Он лгал. Лгал в охотку. Боже мой, какой сладкой может быть ложь! Она может очаровывать два или три часа, а то и вечность, позволяет забыть, что время делится на секунды.
– Ты голоден? – поинтересовалась она.
– Нет, нисколько.
Дайна улыбнулась. Вернер Нобис не видел, но почувствовал ее улыбку.
– Ты так же счастлив, как и я?
– Да, Дайна.
– Тогда все хорошо, – прошептала она. – Так и останется… Боже мой, как я рада, что в тебе наконец проснулся здравый смысл. Я уже почти потеряла надежду. А ты?
– Я думал так же. После того как ты покинула госпиталь, я не знал, куда деться.
– Теперь знаешь?
Их объяла ночь. Она соединила их, сделала счастливыми.
Тысяча нежных ласк еще не кончилась, когда Вернера Нобиса снова стали одолевать мысли. Неразумные доводы. Позывы жестокого, холодного, как лед, долга…
Дайна лежала рядом, она спала. Она улыбалась во сне счастливой улыбкой. Ее лица касались первые слабые блики рассвета. Нобис всматривался в нее снова и снова. Казалось, она почувствовала это в полудреме, потому что пробормотала что-то и повернулась на другой бок.
«Нужно уходить, – сказал себе Вернер Нобис. – Так нельзя. Нужно уходить».
Но в следующий миг он думал по-другому: «Надо остаться. Надо остаться с Дайной. Нельзя покидать ее.
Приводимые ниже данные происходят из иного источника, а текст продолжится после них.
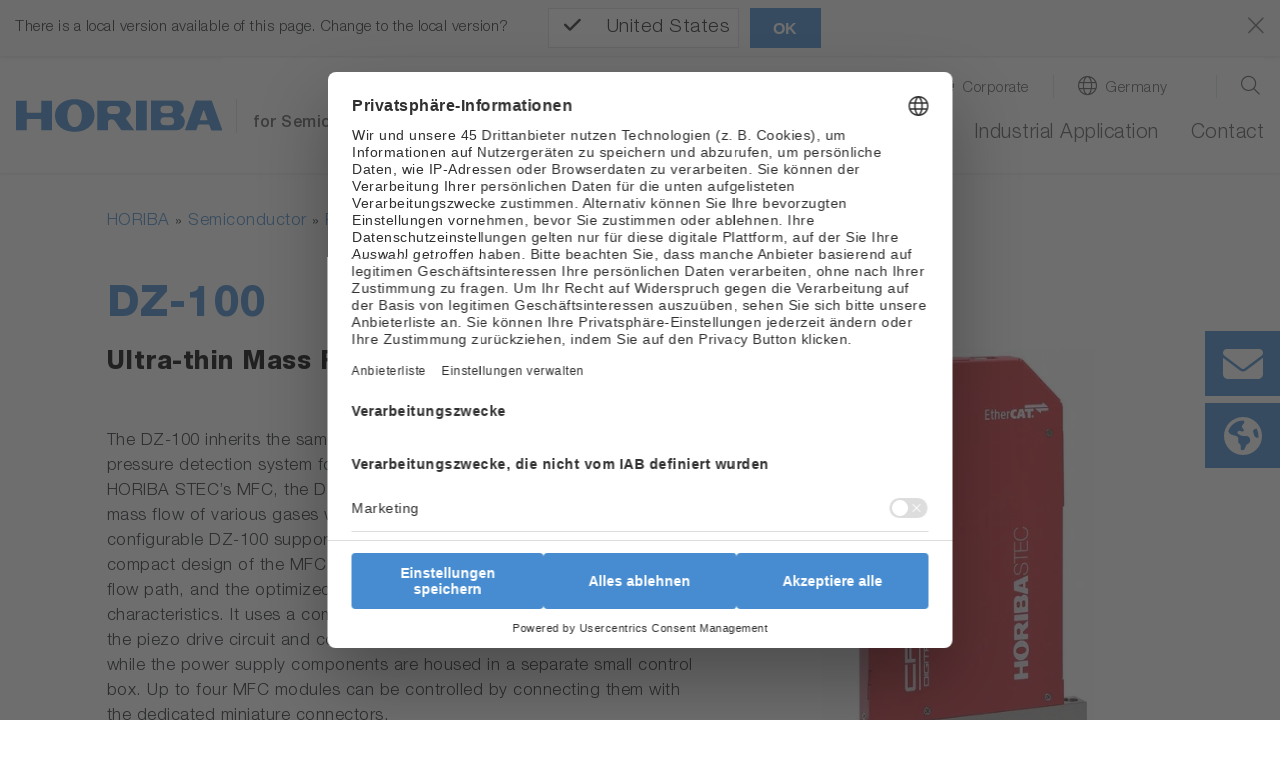

--- FILE ---
content_type: application/javascript; charset=utf-8
request_url: https://static.horiba.com/typo3temp/assets/compressed/merged-15b2d7f793c88f3f28900a9f07bcc129-99e880ed2ef8d6c35ac13782eee428ab.js?1691569004
body_size: -89
content:

window.addEventListener('DOMContentLoaded', function() {
    var langStr = $('html').attr('lang');
    var flatpickrLang = 'en'
    if (flatpickr && langStr) {
        var chunks = langStr.split('-');
        if (chunks[0] in flatpickr.l10ns) {
            flatpickrLang = chunks[0];
            flatpickr.localize(flatpickr.l10ns[chunks[0]]);
        }
    }
});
Черт возьми, я не хочу ее покидать. Ни при каких обстоятельствах. Ни за что на свете…»
Ни за что на свете?
Теперь он здесь, на «Бисмарке», самом мощном линкоре на свете, готовится к смерти. Готовится к смерти, которая настигнет его через четыре, пять, возможно, через семь часов. На этот раз ему не придется принимать неверное решение. Ничего не осталось для решения. Все произойдет самопроизвольно.
От него требуется только держаться своего места, к которому его накрепко привязал долг. Затем наступит роковой момент…
Англичане еще не знали о состоянии «Бисмарка» во всех подробностях. Не знали, что гибель корабля стремительно близится. Лидер первого звена самолетов радировал: «Возможно, без потерь».